You know those old movies that Roger Ebert (the late film critic) would famously freeze-frame and analyze in minute detail, scene by scene? Rogue One is that kind of movie: almost every single scene, every cut, pan and swoop of the camera offers a moment that you want to stop and regard, take in and absorb to the extent possible. Here, finally, is a cineaste’s Star Wars.

Rogue One: A Star Wars Story might have an unwieldy title, but it accomplishes something that no Star Wars movie since 1980’s The Empire Strikes Back has managed: a sense of wonder, and a feeling of grand, high adventure. Rogue One is, pound for pound, the very best Star Wars movie since Empire, and together with 1977’s A New Hope it represents a knock-’em-dead blowout of soaring outer-space adventure/fantasy and operatic spectacle.

Another accomplishment is a palpable sense of consequence. You could argue that the Star Wars prequels blew this, and Return of the Jedi (1983) and The Force Awakens (2015) come close but no cigar. The story and characters’ actions and motivations in Rogue One have genuine consequence–important things happen that will affect the outcome of Star Wars stories yet to be told.

Rogue One firmly occupies the “used future” ethos of the original Star Wars trilogy. The shiny digital sheen that pervades the prequels is gone, replaced by a world that feels lived in.

Another fascinating element of Rogue One is the idea that it brings us into the world of the Galactic Empire. The movie works almost as an “day in the life of…” documentary, especially in the opening scenes set on the moon of Jedha.

That Rogue One ends in yet another big, epic space battle is to be expected: every Star Wars movie, excepting Empire Strikes Back, ends with a Big Space Battle, but the one in Rogue One is particularly well executed, and man, do those Mon Calamaris make good leaders.

Rogue One settles a question that might have been on the mind of fans of the original Star Wars trilogy: what is it like to be Darth Vader? Yes, he’s evil and all that, but what does a Sith Lord do when his minions are controlling the actual day-in, day-out activities of the Galactic Empire? Rogue One answers these questions and more.

Remember “the Force“? In the original trilogy it was a quasi-religion that functioned to drive the story forward without feeling like a plot device. In the prequels, George Lucas decided, regrettably, to de-mystify the Force by introducing the unfortunate element of “midichlorians”. Rogue One matter-of-factly jettisons any talk of midichlorians and goes back to the basics: the Force is, once again, a quasi-religion, without any stupid technobabble and overt, extraneous, unnecessary explanations.

Director Gareth Edwards delivers a sorely underrated job of taking what could have been a by-the-numbers generic exercise (see Star Trek Beyond) and making it one of the best movies in all of sci-fi geekdom. My hat’s off to Mr. Edwards. Seriously.

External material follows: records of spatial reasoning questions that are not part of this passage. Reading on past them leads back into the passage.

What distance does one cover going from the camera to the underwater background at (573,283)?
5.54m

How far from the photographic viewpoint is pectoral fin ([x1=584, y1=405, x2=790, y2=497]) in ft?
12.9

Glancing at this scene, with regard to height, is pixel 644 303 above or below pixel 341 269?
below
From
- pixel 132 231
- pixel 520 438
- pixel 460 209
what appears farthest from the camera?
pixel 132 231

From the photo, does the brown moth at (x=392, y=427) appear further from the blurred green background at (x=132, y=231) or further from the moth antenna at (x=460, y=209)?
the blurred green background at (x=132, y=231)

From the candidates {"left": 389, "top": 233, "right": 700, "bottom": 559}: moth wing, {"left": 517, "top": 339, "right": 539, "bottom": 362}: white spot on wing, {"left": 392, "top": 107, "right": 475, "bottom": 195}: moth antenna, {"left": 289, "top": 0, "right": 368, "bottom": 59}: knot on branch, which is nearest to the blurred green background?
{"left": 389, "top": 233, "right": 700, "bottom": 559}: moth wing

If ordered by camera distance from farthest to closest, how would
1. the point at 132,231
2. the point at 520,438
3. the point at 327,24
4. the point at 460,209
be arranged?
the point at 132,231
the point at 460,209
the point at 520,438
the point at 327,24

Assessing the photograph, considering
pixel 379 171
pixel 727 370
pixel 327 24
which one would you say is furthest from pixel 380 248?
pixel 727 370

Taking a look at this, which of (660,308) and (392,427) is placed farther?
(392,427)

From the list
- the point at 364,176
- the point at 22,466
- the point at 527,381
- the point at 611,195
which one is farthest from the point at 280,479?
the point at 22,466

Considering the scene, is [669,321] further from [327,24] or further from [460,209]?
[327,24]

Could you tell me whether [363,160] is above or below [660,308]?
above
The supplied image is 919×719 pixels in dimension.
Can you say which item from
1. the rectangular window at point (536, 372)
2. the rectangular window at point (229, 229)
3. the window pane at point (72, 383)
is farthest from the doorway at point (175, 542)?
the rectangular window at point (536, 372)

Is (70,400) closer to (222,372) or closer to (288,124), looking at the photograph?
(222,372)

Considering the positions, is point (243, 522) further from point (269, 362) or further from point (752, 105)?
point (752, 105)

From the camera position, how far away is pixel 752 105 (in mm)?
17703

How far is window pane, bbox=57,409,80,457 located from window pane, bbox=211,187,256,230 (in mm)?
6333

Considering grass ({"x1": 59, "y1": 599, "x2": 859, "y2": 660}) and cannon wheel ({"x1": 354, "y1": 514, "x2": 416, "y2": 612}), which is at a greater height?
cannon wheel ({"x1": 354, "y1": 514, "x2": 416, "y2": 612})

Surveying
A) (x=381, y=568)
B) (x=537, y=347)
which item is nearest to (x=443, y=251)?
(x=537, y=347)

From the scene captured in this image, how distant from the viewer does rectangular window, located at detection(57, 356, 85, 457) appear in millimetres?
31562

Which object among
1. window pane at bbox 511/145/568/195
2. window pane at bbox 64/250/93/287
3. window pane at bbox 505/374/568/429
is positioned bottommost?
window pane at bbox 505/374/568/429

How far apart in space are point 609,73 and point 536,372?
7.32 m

The Star Wars movies have that odd (but frustrating) quality of being hit-or-miss. 2015’s Force Awakens irritatingly falls somewhere in the middle of the good versus bad (quality-wise) argument. I can really pay Rogue One no higher a compliment than to say that it has the courage of its convictions and sees them out to the bitter end: it goes there, does what it needs to do, and gets the hell out of the way.